Rewrite each line of the data below as a string in a JSON list, leaving out blank lines and omitting the pictures.

● **Excerpts from a spatial dataset**:

============

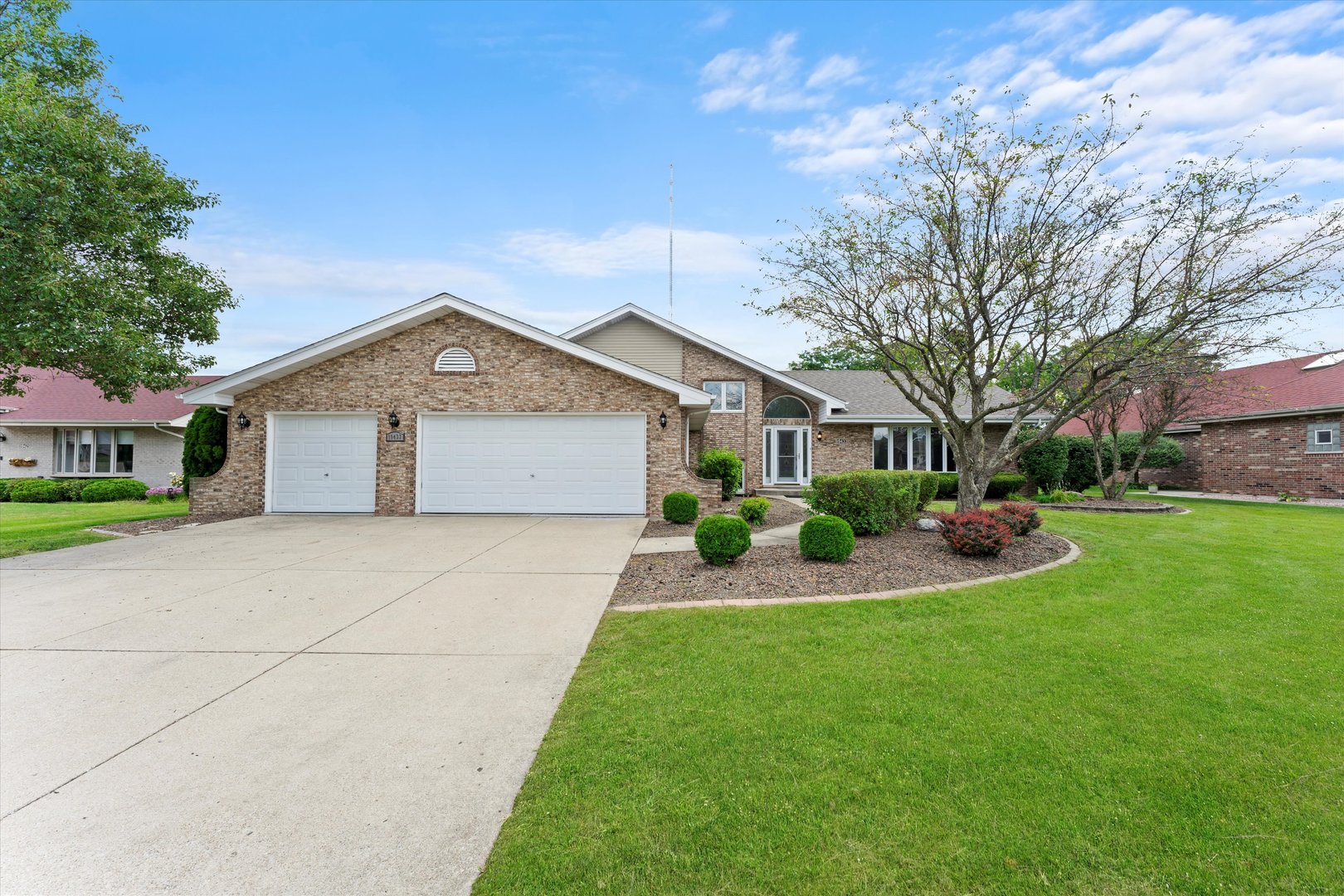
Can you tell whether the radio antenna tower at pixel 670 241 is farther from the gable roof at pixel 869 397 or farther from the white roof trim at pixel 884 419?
the white roof trim at pixel 884 419

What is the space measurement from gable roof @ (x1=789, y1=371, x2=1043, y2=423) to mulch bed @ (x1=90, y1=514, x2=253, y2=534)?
16528 millimetres

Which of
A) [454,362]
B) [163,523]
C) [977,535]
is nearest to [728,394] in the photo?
[454,362]

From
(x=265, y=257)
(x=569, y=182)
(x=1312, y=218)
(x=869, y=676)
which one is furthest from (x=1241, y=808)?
(x=265, y=257)

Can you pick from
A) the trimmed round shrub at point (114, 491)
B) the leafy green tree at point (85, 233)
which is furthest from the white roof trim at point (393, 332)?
the trimmed round shrub at point (114, 491)

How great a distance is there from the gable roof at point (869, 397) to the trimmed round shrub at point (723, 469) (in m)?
5.02

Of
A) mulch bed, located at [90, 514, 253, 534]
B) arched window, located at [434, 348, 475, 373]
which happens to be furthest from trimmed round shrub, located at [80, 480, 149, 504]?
arched window, located at [434, 348, 475, 373]

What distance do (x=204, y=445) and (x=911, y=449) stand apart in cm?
2029

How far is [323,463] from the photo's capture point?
1301 cm

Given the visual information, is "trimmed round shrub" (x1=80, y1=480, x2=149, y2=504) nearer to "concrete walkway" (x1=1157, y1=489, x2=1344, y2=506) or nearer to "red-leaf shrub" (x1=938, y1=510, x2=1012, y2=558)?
"red-leaf shrub" (x1=938, y1=510, x2=1012, y2=558)

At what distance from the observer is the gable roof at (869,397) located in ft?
62.4

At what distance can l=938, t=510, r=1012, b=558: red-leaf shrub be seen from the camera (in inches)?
287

============

● **Response for this exercise**:
[
  "Can you tell whether the radio antenna tower at pixel 670 241 is farther from the gable roof at pixel 869 397 or farther from the white roof trim at pixel 884 419?",
  "the white roof trim at pixel 884 419",
  "What is the space measurement from gable roof @ (x1=789, y1=371, x2=1043, y2=423) to mulch bed @ (x1=90, y1=514, x2=253, y2=534)?",
  "16528 millimetres",
  "Which of",
  "A) [454,362]",
  "B) [163,523]",
  "C) [977,535]",
  "is nearest to [728,394] in the photo?",
  "[454,362]",
  "From",
  "(x=265, y=257)",
  "(x=569, y=182)",
  "(x=1312, y=218)",
  "(x=869, y=676)",
  "which one is furthest from (x=1241, y=808)?",
  "(x=265, y=257)",
  "Can you pick from",
  "A) the trimmed round shrub at point (114, 491)",
  "B) the leafy green tree at point (85, 233)",
  "which is furthest from the white roof trim at point (393, 332)?",
  "the trimmed round shrub at point (114, 491)",
  "How great a distance is there from the gable roof at point (869, 397) to the trimmed round shrub at point (723, 469) (in m)?",
  "5.02",
  "Of",
  "A) mulch bed, located at [90, 514, 253, 534]",
  "B) arched window, located at [434, 348, 475, 373]",
  "which happens to be furthest from trimmed round shrub, located at [80, 480, 149, 504]?",
  "arched window, located at [434, 348, 475, 373]",
  "What distance do (x=204, y=445) and (x=911, y=449) stand apart in cm?",
  "2029",
  "How far is [323,463] from the photo's capture point?",
  "1301 cm",
  "Given the visual information, is \"trimmed round shrub\" (x1=80, y1=480, x2=149, y2=504) nearer to \"concrete walkway\" (x1=1157, y1=489, x2=1344, y2=506) or nearer to \"red-leaf shrub\" (x1=938, y1=510, x2=1012, y2=558)?",
  "\"red-leaf shrub\" (x1=938, y1=510, x2=1012, y2=558)",
  "At what distance from the observer is the gable roof at (869,397) located in ft?",
  "62.4",
  "At what distance can l=938, t=510, r=1012, b=558: red-leaf shrub be seen from the camera (in inches)?",
  "287"
]